# Simple(r) Battery Rebalancing?



## JasonF

I normally charge my almost two year old LR RWD Model 3 at 10:30 pm, set to charge to 90%. It used to charge up to 285 mi range, which is what I would start my day with. That slowly began to creep down over the next few weeks so I would end up with anywhere between 279 and 283 mi of range.

So I decided ahead of time to try and rebalance the battery a little bit at a time, because I don't really like to drain it all the way to zero (I didn't like to do that with my former gasloline car, either). So I decided to skip exactly one day (Sun night) charging. Tuesday morning I woke up to see 287 miles of range!

I guess that means the battery just needs a _little_ more room to do the cell rebalancing. As I get closer to the weekend, I'm going to attempt not charging for two days, and see if that extra breathing room will let the battery rebalance some more, or if it has no effect at all. And I'll also keep an eye on it and see if this is a fluke, and it quickly creeps back down to 279.

By the way, I got the inspiration for trying that from my laptop. If it has issues with quickly dropping charge level when unplugged, I usually run it down a little farther than I usually do, but not all the way, and then let it fully recharge.


----------



## Ed Woodrick

Remember that software versions WILL change the number, so don't get too worried about it.
I don't believe that there is ever a need to take it low, that's a holdover from NiCad days.
Just take it to 100% and leave it sitting there for a day or so. It's not going to hurt the battery. Preferably do it when you are going to take a trip and have a need to.
Problem with many laptops is that the charging profile is that they charge to 100% and stay there, often for months and years. Many manufacturers are now implementing profiles that allow you to reduce the max charge. You may not get to specify the %, mine is called something like "Plugged in mostly"

But there really is no need to worry about what it charges to, just enjoy the car.


----------



## iChris93

Ed Woodrick said:


> Just take it to 100% and leave it sitting there for a day or so.


My understanding is different than yours and I would suggest minimizing the amount of time left at 100% to as little as possible.


----------



## MelindaV

JasonF said:


> I normally charge my almost two year old LR RWD Model 3 at 10:30 pm, set to charge to 90%. It used to charge up to 285 mi range, which is what I would start my day with. That slowly began to creep down over the next few weeks so I would end up with anywhere between 279 and 283 mi of range.
> 
> So I decided ahead of time to try and rebalance the battery a little bit at a time, because I don't really like to drain it all the way to zero (I didn't like to do that with my former gasloline car, either). So I decided to skip exactly one day (Sun night) charging. Tuesday morning I woke up to see 287 miles of range!
> 
> I guess that means the battery just needs a _little_ more room to do the cell rebalancing. As I get closer to the weekend, I'm going to attempt not charging for two days, and see if that extra breathing room will let the battery rebalance some more, or if it has no effect at all. And I'll also keep an eye on it and see if this is a fluke, and it quickly creeps back down to 279.
> 
> By the way, I got the inspiration for trying that from my laptop. If it has issues with quickly dropping charge level when unplugged, I usually run it down a little farther than I usually do, but not all the way, and then let it fully recharge.

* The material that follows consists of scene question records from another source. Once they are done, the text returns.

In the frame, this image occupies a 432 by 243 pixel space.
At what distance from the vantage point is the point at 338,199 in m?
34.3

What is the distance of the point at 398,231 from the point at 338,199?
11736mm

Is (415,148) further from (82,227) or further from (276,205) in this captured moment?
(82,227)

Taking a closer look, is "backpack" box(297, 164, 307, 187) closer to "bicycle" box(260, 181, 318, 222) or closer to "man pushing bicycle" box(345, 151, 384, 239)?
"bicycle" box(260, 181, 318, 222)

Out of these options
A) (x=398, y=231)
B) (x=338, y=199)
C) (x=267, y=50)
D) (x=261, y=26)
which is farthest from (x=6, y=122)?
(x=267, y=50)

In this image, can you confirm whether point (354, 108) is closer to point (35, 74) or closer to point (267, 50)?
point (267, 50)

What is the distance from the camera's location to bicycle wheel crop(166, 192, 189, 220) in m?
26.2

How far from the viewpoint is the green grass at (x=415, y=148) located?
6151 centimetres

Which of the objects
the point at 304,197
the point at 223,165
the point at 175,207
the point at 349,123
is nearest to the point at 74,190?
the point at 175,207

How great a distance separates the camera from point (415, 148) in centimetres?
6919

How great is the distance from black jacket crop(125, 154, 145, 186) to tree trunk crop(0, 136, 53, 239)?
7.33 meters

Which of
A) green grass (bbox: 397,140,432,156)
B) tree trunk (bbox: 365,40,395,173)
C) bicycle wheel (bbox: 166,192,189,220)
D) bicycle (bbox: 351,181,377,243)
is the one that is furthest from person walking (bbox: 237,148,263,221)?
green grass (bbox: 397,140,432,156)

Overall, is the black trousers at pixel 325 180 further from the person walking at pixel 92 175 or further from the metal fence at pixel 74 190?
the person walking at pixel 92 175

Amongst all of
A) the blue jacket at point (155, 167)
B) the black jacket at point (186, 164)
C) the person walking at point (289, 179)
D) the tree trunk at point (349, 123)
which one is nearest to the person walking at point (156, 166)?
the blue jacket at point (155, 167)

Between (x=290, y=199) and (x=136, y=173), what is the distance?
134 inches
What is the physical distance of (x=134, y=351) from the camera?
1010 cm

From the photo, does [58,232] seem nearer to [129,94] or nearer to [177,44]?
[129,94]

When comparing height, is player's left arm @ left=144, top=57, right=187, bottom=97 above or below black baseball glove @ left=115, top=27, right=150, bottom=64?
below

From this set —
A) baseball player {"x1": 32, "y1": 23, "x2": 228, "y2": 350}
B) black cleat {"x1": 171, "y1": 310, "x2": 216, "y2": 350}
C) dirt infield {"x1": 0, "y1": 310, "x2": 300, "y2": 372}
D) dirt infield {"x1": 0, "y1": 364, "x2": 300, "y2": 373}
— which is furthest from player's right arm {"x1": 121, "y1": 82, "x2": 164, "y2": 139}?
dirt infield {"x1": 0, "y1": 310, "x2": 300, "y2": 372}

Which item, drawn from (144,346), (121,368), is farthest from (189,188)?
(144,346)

since the end of January I've been charging to 90% about 2x a week (when it gets down to 20%) a total of 10 times. in that amount of time, the total estimated range has gone up less than 1 mile. so don't think an extra down day without charging makes a difference and presume your change was a fluke.


----------



## JasonF

MelindaV said:


> since the end of January I've been charging to 90% about 2x a week (when it gets down to 20%) a total of 10 times. in that amount of time, the total estimated range has gone up less than 1 mile. so don't think an extra down day without charging makes a difference and presume your change was a fluke.


I don't think it was so much "skipping a day" as I don't normally drive far day-to-day, so maybe the battery needed a lower state of charge than it normally gets to in order to re-balance. What I'm generally getting at is maybe it doesn't take draining the battery all the way down to zero and then full charging it to do that (though maybe that might do it quicker).

But I also have exactly _one_ data point. I won't know if this works reliably until tomorrow - if it's back to 279 to 281 or so, that means it had no effect. It also means I don't yet know if it's repeatable.


----------



## JWardell

We know from Tesla's own documentation that the battery triggers balancing once over a certain voltage around 90%. Charging to 92% should be enough.
The actual balancing or recalibration won't necessarily occur there. Once it is charged above 90 and can sit long enough to sleep, then it may take a long drive or a reduction below 50% before it actually recalibrates its capacity.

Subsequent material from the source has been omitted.